|February 26, 2010||Posted by Walt Ciechanowski|
I just got back from our trip to Walt Disney World. For the second time we decided to drive rather than fly and stopped in North Carolina along the way. Even before we started, our mini-van was filled with accents. I have a South Jersey accent (no, I don’t sound like Rocky or Tony Soprano, although I do pronounce that wet stuff as “wooder”). My in-laws are from the Bronx and Connecticutt, and my wife has that Midwestern “non-accent.” Needless to say I heard my share of Southern accents (in various forms) along the ride, and Walt Disney World is filled with accents from all over the world.
While driving along the 95 corridor and not being too distracted by “South of the Border” signs, I began to muse on accents and fantasy RPGs. I’ve been playing since 1982, and even now, in 2010, most fantasy campaigns that I have played in regularly are primarily set in a pseudo-medieval Western Europe. Generally, when attempted, the accents bear this out. I’ve heard my share of Scottish Dwarves, Viking barbarians, and French paladins.

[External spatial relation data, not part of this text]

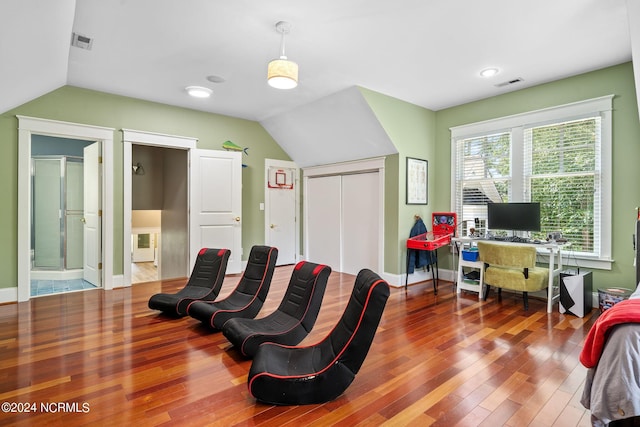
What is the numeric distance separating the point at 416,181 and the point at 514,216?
152 cm

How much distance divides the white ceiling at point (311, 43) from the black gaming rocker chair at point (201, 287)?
7.53 feet

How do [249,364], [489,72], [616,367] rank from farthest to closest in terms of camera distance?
[489,72]
[249,364]
[616,367]

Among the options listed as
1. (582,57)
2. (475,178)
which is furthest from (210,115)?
(582,57)

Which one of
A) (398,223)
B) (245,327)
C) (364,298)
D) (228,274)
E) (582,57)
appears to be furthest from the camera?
(228,274)

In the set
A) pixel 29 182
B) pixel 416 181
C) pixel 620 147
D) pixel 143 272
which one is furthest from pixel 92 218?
pixel 620 147

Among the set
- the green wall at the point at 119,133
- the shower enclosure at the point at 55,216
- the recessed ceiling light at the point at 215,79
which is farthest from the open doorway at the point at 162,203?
the recessed ceiling light at the point at 215,79

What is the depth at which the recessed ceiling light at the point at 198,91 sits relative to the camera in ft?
15.4

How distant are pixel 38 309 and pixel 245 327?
9.64 feet

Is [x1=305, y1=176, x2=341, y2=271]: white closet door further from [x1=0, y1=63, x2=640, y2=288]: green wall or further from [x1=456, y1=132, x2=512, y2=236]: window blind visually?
[x1=456, y1=132, x2=512, y2=236]: window blind

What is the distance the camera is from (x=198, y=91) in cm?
475

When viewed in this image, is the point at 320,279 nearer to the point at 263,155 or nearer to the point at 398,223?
the point at 398,223

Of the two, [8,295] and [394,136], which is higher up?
[394,136]

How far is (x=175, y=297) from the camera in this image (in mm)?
3812

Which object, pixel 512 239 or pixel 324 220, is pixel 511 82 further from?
pixel 324 220
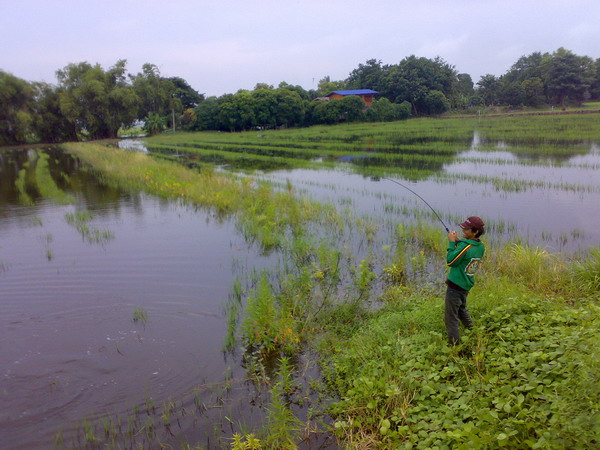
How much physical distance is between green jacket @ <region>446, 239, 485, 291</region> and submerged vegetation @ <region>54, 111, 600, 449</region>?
466 mm

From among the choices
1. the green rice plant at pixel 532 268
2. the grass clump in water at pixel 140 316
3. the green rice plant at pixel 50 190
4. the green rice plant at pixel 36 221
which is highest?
the green rice plant at pixel 50 190

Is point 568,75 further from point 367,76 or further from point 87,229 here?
point 87,229

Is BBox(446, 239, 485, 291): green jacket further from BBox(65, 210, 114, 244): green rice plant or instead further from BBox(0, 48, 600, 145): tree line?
BBox(0, 48, 600, 145): tree line

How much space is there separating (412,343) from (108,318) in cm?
376

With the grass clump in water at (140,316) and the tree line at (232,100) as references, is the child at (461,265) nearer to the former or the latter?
the grass clump in water at (140,316)

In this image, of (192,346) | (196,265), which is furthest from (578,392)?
(196,265)

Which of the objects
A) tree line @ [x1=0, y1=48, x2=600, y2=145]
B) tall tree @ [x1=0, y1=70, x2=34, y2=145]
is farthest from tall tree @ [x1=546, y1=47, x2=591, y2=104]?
tall tree @ [x1=0, y1=70, x2=34, y2=145]

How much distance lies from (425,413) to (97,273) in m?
5.71

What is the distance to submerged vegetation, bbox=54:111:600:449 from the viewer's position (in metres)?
2.52

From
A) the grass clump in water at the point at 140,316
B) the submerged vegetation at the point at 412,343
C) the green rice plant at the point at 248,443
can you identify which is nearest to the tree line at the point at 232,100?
the submerged vegetation at the point at 412,343

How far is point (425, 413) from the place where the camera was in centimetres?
293

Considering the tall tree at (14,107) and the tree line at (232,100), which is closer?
the tall tree at (14,107)

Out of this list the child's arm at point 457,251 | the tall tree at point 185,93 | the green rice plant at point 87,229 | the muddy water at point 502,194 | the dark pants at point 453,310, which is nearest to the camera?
the child's arm at point 457,251

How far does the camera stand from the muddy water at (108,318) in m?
3.73
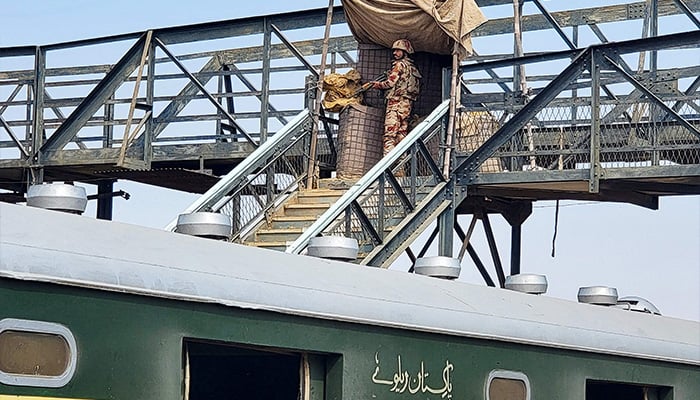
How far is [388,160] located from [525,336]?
7.41 metres

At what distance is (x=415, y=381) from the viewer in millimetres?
6926

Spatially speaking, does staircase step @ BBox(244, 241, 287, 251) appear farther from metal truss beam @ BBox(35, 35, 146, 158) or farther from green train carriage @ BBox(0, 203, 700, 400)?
green train carriage @ BBox(0, 203, 700, 400)

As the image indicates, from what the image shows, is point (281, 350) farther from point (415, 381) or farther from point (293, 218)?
point (293, 218)

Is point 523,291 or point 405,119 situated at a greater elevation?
point 405,119

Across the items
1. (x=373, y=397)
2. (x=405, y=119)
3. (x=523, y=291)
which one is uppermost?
(x=405, y=119)

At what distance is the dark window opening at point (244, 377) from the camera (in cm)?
732

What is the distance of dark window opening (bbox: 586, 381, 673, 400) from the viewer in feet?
28.8

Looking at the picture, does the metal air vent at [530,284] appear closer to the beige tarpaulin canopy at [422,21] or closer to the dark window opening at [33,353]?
the dark window opening at [33,353]

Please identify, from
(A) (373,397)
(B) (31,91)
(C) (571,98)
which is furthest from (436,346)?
(B) (31,91)

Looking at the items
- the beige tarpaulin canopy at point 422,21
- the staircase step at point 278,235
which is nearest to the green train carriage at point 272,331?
the staircase step at point 278,235

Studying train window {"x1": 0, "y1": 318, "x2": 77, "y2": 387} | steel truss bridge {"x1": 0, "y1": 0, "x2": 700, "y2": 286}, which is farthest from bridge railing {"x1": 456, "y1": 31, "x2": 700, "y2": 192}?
train window {"x1": 0, "y1": 318, "x2": 77, "y2": 387}

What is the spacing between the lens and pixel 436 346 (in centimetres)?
708

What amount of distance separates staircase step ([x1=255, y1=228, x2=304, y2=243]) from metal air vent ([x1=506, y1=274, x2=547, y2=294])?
568cm

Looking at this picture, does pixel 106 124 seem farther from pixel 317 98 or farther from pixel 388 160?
pixel 388 160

The only non-European accents I usually come across are either specifically foreign (e.g. a samurai steps off a boat) or the player simply uses her own accent.

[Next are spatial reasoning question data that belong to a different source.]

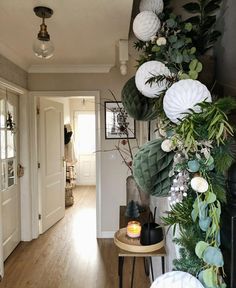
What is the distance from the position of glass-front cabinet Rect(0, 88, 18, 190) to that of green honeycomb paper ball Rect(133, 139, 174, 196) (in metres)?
2.34

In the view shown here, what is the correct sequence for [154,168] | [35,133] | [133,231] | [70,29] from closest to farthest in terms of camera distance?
[154,168], [133,231], [70,29], [35,133]

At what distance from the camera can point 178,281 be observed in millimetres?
646

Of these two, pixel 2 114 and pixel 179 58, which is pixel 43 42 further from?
pixel 2 114

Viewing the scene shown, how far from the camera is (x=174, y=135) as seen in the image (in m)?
0.77

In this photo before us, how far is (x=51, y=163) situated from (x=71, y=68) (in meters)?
1.43

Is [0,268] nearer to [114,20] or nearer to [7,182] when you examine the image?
[7,182]

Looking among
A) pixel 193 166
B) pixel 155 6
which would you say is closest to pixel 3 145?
pixel 155 6

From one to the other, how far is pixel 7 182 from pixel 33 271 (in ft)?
3.35

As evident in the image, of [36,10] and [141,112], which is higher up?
[36,10]

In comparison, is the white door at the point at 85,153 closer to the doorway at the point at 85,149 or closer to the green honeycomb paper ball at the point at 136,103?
the doorway at the point at 85,149

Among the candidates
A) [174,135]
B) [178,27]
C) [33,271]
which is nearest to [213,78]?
[178,27]

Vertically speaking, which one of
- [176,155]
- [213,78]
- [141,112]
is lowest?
[176,155]

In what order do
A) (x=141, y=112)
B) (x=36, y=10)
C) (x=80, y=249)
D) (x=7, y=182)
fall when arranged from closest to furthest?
(x=141, y=112) < (x=36, y=10) < (x=7, y=182) < (x=80, y=249)

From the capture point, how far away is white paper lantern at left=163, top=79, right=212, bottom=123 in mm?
715
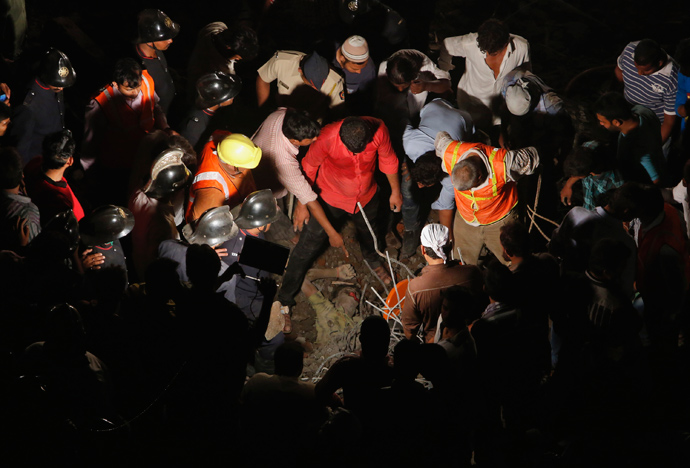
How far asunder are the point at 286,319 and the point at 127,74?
120 inches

This got me thinking. What if I populated my fantasy world with North American accents and dialects? Would it be jarring for dwarves to sound like English Canadians? How about Elves that sounded like they came from the Deep South? What if the people of a cosmopolitan city sounded like New Yorkers? Would it work if all of the members of a particular ranger order had Texan accents? What if the swamp-dwelling Halflings spoke in a Cajun dialect?
So what do you think? Would it be too jarring if your pseudo-medieval fantasy setting borrowed dialects and accents from North America (or heck, any other region of the world)? Have you run or played in fantasy settings that used diverse American accents? How well does it work?